**Supplied text**
Resistance rates were calculated using isolates categorized as resistant (R) as the numerator and the total number of tested isolates, represented by the sum of resistant (R), susceptible (S) and susceptible, increased exposure (I) as the denominator, in accordance with EUCAST recommendations for AMR surveillance. Strains were classified as multidrug-resistant (MDR), according to international consensus, defined as acquired non-susceptibility to at least one antimicrobial agent in three or more antimicrobial categories. [
47] MDR classification was performed only for isolates with sufficient available antimicrobial susceptibility data across multiple antimicrobial classes. Due to differences in routinely tested and reported antimicrobial panels, MDR assessment was not feasible for all isolates or bacterial species. The larger denominators found in individual resistance rates reflect additional isolates for which susceptibility testing was available for one or two agents but not all three. This occurred occasionally due to limitations in antimicrobial disk availability during the study period.

**Records provided**
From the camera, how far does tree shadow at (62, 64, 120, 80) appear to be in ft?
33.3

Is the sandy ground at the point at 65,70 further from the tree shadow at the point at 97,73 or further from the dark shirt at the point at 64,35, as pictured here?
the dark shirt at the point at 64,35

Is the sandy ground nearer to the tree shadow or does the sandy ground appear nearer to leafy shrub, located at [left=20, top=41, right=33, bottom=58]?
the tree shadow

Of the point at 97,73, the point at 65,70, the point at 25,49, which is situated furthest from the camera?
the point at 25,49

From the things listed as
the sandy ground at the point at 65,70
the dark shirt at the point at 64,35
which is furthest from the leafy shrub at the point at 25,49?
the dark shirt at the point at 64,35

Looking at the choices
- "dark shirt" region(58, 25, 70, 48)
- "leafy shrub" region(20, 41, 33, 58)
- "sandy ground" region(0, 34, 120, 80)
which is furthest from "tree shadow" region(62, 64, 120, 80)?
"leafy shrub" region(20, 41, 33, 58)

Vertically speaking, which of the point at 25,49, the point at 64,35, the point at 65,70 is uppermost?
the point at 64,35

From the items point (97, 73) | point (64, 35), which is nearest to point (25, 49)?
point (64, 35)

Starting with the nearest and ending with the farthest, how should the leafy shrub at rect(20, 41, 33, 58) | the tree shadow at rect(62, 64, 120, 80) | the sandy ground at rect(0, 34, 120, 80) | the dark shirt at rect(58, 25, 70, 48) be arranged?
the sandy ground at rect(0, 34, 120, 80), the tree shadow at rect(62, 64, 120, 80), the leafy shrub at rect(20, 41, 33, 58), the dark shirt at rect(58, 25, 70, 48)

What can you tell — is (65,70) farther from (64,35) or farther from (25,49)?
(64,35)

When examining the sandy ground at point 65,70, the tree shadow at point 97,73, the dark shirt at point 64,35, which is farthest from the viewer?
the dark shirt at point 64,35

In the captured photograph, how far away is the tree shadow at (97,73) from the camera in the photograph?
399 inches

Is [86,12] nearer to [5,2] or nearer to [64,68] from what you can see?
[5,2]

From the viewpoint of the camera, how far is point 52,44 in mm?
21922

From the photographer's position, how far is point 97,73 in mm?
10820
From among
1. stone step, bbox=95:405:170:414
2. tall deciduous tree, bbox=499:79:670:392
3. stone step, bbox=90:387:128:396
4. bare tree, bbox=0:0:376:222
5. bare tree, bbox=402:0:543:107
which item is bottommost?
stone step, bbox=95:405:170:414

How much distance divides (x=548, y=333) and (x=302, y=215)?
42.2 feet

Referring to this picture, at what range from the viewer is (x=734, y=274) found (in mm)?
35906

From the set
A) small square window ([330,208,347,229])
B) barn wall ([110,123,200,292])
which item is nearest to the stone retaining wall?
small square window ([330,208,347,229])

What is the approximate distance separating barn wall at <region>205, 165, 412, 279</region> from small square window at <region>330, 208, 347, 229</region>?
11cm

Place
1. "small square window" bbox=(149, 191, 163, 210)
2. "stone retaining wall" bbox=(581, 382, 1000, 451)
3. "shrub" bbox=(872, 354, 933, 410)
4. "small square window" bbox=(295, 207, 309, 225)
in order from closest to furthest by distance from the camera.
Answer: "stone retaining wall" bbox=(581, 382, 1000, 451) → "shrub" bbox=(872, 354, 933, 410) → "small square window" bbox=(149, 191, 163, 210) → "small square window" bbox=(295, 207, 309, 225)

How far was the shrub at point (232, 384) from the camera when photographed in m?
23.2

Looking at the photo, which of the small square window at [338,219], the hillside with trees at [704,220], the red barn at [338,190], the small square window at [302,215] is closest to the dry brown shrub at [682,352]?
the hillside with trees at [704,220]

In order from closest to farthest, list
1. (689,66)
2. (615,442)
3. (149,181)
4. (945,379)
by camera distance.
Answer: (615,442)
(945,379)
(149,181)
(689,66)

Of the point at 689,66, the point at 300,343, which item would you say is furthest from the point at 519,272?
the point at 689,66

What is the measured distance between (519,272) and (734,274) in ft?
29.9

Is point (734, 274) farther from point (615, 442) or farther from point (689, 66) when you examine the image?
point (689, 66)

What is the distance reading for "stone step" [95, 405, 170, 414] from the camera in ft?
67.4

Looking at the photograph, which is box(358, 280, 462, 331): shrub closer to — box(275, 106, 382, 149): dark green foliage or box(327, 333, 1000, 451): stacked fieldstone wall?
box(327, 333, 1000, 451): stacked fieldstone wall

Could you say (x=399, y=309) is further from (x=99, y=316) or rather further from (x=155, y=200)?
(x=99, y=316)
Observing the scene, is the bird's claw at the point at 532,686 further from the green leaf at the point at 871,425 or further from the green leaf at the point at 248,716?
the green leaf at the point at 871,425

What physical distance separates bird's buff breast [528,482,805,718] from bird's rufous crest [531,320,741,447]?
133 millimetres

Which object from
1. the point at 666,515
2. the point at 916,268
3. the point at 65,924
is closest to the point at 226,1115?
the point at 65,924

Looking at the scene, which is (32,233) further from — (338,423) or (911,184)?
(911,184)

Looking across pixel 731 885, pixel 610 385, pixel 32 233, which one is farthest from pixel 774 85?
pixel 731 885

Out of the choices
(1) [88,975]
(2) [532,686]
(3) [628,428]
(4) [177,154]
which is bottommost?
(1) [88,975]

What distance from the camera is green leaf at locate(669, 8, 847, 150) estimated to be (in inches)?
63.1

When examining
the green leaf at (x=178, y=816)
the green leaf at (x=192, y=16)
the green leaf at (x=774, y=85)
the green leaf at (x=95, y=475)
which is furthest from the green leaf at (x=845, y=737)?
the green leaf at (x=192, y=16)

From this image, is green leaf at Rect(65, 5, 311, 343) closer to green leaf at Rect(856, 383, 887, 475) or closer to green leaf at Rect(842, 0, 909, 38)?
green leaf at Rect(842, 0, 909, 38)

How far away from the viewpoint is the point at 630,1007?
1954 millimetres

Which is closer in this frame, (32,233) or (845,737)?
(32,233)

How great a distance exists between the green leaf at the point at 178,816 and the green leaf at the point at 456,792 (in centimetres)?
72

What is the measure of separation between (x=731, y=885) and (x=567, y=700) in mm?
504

**Tasks to carry out**
- A) Name every susceptibility category that the resistance-rate text counts in the denominator, with its abbreviation.
- B) Answer these questions from the resistance-rate text, one line each:
(i) Which isolates form the numerator of a resistance rate?
(ii) In how many antimicrobial categories must acquired non-susceptibility occur for a strain to count as MDR?
(iii) What limitation during the study period occasionally kept isolates from being tested against all three agents?
- C) According to the resistance-rate text, why are the denominators of individual resistance rates larger?
None of the work here draws on the listing.

**Expected outputs**
- A)
- Resistant (R)
- Susceptible (S)
- Susceptible, increased exposure (I)

- B)
(i) Isolates categorized as resistant (R).
(ii) Three or more, with non-susceptibility to at least one agent in each.
(iii) Limited availability of antimicrobial disks.

- C) Some isolates had susceptibility testing for only one or two agents, not all three. Those isolates still count toward the individual rates. This happened occasionally because antimicrobial disks were in limited supply during the study period.